BSG, Beschluß vom 21.07.2005 - Aktenzeichen B 11a AL 37/05 B

DRsp Nr. 2005/17896

Anspruchsdauer beim Teilarbeitslosengeld

Durch § 150 Abs. 2 Nr. 3 SGB III wird geregelt, dass die Bezieher von Teilarbeitslosengeld hinsichtlich der Dauer des Anspruchs anders behandelt werden als Bezieher von Arbeitslosengeld. Dadurch wird der allgemeine Gleichheitssatz des Art. 3 Abs. 1 GG nicht verletzt. [Nicht amtlich veröffentlichte Entscheidung]

Normenkette:

GG Art. 3 Abs. 1 ; SGB III § 150 Abs. 2 Nr. 3 ;

Gründe:

I

Der Kläger begehrt über den 29. März 2002 hinaus Teilarbeitslosengeld (Teil-Alg). Der Kläger stand bis zum 30. September 2001 in insgesamt drei Beschäftigungsverhältnissen als Musiklehrer. Er war bei der Kreisjugendmusikschule W. /Jugendmusikschule S. , bei der Jugendmusikschule in D. und bei der Musikschule M. tätig. Die letztgenannte Musikschule kündigte das Arbeitsverhältnis des Klägers zum 30. September 2001. Die Beklagte bewilligte dem Kläger ab 1. Oktober 2001 Teil-Alg in Höhe von 66,08 DM wöchentlich (Bemessungsentgelt 140,00 DM, Leistungsgruppe E, allgemeiner Leistungssatz). Zahlungen erfolgten bis zur Erschöpfung des Anspruchs am 29. März 2002.

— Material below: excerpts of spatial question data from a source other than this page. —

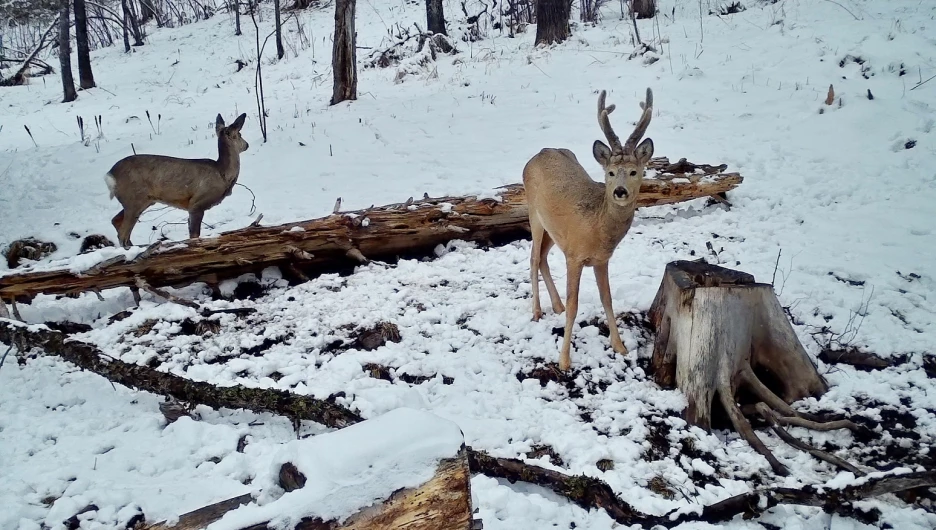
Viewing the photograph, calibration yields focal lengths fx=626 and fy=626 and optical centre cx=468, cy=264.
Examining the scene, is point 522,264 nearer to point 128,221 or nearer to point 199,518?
point 128,221

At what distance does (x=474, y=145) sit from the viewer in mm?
9578

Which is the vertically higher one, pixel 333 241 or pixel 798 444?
pixel 333 241

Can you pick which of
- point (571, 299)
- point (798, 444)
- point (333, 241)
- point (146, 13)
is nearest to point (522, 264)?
point (571, 299)

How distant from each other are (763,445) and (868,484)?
64 centimetres

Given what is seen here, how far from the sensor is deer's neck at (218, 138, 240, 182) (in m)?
7.41

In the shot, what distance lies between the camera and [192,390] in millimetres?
3879

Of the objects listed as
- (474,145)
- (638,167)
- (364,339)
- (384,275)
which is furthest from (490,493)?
(474,145)

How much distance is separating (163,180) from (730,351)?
6022 millimetres

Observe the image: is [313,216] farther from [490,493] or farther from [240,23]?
[240,23]

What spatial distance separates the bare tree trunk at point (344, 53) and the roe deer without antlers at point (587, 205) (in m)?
7.25

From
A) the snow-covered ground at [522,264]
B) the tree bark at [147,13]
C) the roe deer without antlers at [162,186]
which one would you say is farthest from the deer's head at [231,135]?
the tree bark at [147,13]

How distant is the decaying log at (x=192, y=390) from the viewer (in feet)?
12.0

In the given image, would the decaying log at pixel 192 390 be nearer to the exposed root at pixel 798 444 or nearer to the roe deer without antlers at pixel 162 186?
the exposed root at pixel 798 444

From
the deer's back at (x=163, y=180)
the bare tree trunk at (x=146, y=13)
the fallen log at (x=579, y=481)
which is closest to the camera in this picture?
the fallen log at (x=579, y=481)
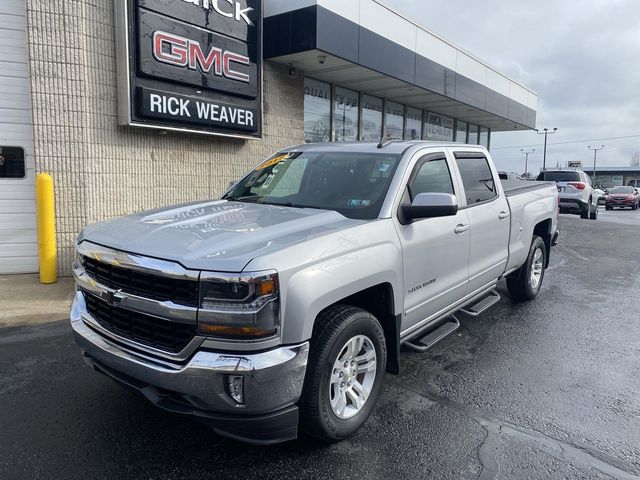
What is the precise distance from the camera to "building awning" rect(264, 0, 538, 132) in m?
9.21

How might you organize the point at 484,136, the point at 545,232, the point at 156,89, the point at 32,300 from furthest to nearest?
1. the point at 484,136
2. the point at 156,89
3. the point at 545,232
4. the point at 32,300

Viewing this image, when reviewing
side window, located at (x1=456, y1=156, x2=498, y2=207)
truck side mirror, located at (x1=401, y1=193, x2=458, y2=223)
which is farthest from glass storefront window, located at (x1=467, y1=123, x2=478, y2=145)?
truck side mirror, located at (x1=401, y1=193, x2=458, y2=223)

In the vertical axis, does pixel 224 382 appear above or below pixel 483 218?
below

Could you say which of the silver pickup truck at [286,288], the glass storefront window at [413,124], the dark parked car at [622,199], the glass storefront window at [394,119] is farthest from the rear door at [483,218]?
the dark parked car at [622,199]

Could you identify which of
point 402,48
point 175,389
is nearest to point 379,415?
point 175,389

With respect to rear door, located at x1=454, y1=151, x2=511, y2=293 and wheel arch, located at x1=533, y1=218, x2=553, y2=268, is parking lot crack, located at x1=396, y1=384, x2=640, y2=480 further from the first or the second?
wheel arch, located at x1=533, y1=218, x2=553, y2=268

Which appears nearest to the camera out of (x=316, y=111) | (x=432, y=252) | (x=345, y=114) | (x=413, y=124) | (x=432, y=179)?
(x=432, y=252)

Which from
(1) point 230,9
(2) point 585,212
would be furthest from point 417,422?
(2) point 585,212

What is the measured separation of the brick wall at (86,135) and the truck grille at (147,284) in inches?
193

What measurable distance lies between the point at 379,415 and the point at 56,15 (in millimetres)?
7049

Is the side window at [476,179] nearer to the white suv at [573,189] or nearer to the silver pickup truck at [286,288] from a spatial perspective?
the silver pickup truck at [286,288]

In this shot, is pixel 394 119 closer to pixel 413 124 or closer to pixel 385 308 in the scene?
pixel 413 124

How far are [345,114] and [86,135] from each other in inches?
282

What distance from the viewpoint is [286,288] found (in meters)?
2.43
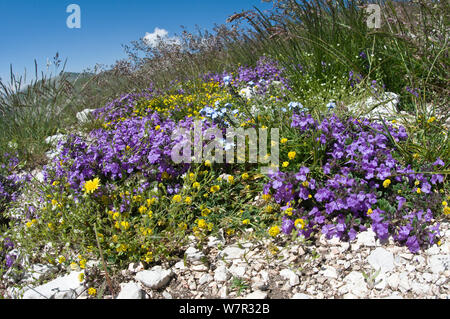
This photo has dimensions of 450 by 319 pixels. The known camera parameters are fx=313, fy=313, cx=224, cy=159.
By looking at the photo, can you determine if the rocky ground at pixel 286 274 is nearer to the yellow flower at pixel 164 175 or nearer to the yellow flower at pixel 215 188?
the yellow flower at pixel 215 188

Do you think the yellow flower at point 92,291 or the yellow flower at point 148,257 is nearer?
the yellow flower at point 92,291

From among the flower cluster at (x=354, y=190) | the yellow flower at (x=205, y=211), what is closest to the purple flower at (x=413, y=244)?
the flower cluster at (x=354, y=190)

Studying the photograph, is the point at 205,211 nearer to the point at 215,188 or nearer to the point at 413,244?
the point at 215,188

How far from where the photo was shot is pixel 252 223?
7.55 ft

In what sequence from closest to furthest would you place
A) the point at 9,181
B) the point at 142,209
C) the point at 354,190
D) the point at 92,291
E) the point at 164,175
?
the point at 92,291 < the point at 354,190 < the point at 142,209 < the point at 164,175 < the point at 9,181

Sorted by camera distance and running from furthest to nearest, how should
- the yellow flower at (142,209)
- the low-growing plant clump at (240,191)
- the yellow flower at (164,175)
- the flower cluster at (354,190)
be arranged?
the yellow flower at (164,175) → the yellow flower at (142,209) → the low-growing plant clump at (240,191) → the flower cluster at (354,190)

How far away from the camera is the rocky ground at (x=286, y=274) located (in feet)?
5.65

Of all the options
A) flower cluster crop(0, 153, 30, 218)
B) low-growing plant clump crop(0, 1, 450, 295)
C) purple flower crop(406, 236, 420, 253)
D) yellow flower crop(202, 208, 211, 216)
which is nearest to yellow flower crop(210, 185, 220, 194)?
low-growing plant clump crop(0, 1, 450, 295)

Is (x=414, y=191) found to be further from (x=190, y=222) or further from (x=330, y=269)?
(x=190, y=222)

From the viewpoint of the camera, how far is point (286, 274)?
74.2 inches

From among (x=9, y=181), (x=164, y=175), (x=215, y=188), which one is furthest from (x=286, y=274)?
(x=9, y=181)

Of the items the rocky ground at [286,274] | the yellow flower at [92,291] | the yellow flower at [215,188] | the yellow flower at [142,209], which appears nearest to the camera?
the rocky ground at [286,274]

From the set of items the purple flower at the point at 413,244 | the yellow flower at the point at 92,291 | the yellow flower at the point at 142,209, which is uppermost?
the yellow flower at the point at 142,209

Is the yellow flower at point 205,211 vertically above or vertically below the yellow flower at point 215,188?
below
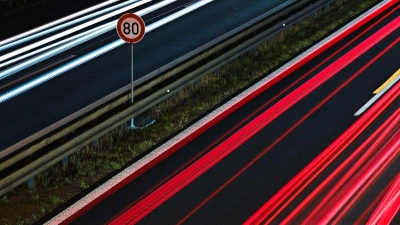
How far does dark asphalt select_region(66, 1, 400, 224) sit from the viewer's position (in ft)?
48.7

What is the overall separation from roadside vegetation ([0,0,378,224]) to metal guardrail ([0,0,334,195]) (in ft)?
1.04

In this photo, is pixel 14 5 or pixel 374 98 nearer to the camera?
pixel 374 98

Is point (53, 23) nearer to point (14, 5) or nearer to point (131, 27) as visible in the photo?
point (14, 5)

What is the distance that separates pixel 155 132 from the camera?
63.4 ft

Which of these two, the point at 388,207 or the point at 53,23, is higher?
the point at 388,207

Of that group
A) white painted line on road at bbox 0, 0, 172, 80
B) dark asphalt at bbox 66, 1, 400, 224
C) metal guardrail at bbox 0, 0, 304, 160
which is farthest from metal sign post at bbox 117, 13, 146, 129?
white painted line on road at bbox 0, 0, 172, 80

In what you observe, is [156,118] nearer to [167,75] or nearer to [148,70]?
[167,75]

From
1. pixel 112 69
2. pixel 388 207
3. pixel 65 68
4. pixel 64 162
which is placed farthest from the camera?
pixel 65 68

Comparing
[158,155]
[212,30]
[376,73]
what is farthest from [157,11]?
[158,155]

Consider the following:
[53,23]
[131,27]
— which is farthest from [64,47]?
[131,27]

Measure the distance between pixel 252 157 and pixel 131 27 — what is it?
14.3ft

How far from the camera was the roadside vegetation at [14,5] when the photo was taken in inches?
1278

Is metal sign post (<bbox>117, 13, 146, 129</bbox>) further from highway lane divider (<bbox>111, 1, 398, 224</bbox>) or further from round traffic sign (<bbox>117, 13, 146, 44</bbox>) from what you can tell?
highway lane divider (<bbox>111, 1, 398, 224</bbox>)

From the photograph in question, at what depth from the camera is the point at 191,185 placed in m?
16.0
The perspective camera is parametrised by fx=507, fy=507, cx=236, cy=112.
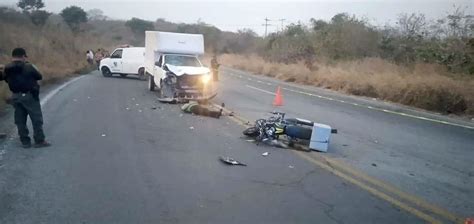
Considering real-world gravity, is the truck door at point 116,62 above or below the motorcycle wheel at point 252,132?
below

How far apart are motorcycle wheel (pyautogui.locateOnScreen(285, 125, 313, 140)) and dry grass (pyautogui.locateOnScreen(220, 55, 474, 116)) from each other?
1077cm

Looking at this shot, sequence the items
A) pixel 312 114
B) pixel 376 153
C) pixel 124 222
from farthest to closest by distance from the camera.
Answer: pixel 312 114, pixel 376 153, pixel 124 222

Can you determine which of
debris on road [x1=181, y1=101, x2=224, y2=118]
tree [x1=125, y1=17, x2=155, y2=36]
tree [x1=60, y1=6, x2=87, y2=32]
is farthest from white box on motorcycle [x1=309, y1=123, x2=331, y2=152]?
tree [x1=125, y1=17, x2=155, y2=36]

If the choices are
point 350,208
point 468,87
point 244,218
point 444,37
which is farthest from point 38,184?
point 444,37

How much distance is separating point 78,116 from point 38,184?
20.8 feet

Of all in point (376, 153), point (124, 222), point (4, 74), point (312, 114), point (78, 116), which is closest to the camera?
point (124, 222)

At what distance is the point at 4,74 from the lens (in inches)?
329

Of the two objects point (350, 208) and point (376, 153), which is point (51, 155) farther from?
point (376, 153)

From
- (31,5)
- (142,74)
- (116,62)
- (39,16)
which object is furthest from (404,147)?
(31,5)

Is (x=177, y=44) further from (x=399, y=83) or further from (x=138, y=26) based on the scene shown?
→ (x=138, y=26)

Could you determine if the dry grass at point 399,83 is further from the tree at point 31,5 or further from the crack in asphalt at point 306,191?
the tree at point 31,5

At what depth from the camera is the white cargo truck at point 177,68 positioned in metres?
16.3

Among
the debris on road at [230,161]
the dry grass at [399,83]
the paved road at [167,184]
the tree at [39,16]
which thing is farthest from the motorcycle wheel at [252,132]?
the tree at [39,16]

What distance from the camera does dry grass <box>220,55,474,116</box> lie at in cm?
1850
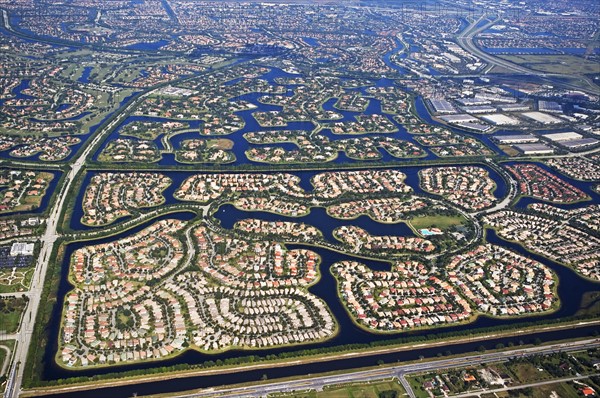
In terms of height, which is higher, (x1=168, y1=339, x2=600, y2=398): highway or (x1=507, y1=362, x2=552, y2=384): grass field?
(x1=168, y1=339, x2=600, y2=398): highway

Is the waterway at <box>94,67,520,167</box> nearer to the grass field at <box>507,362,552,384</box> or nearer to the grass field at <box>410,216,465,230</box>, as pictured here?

Gegen den Bewilligungsbescheid vom 20. Dezember 2001 legte der Kläger mit der Begründung Widerspruch ein, es sei verfassungswidrig und diskriminierend, dass Teil-Alg lediglich für 180 Kalendertage gewährt werde. Den Widerspruch wies die Beklagte mit Widerspruchsbescheid vom 7. Juni 2002 zurück.

Das Klageverfahren verlief erfolglos. Das Landessozialgericht (LSG) hat die Berufung des Klägers gegen den Gerichtsbescheid vom 1. Dezember 2003 mit Urteil vom 19. Januar 2005 zurückgewiesen und zur Begründung ausgeführt, die Regelung für das Teil-Alg sei verfassungsgemäß. Es liege im Ermessen des Gesetzgebers, wie und in welchem Umfang er die Rechtsstellung der Teilarbeitslosen verbessern wolle. Da es bei der Vollarbeitslosigkeit und der Teilarbeitslosigkeit um unterschiedliche Lebenssachverhalte gehe, dürfe er daran anknüpfend eine differenzierte Regelung treffen. Eine andere Behandlung sei auch vor dem Hintergrund berechtigt, dass der Teilarbeitslose neben der Teilarbeitslosigkeit noch weiterhin Einnahmen aus Teilzeitbeschäftigungen habe. Zu berücksichtigen sei weiter, dass nach der Begründung des Gesetzentwurfs der Zeitraum von sechs Monaten eine angemessene Zeit darstelle, für die verlorene Beschäftigung gleichwertigen Ersatz zu finden. Jedenfalls für die Gruppe der Musiklehrer sei ein derartiger Zeitraum ausreichend. Während der Vollarbeitslose nur 60 % seines bisherigen Nettoentgelts erhalte, verbleibe dem Kläger aus den zwei von ihm weiterhin ausgeübten Arbeitsverhältnissen mehr als 60 % seiner bisherigen Nettobezüge, sodass ein längeres zusätzliches Teil-Alg ihn unverhältnismäßig besser stellen würde. Die unterschiedliche Anspruchsdauer sei deshalb gerechtfertigt und stelle keinesfalls einen Verstoß gegen Art 3 Grundgesetz ( GG ) dar.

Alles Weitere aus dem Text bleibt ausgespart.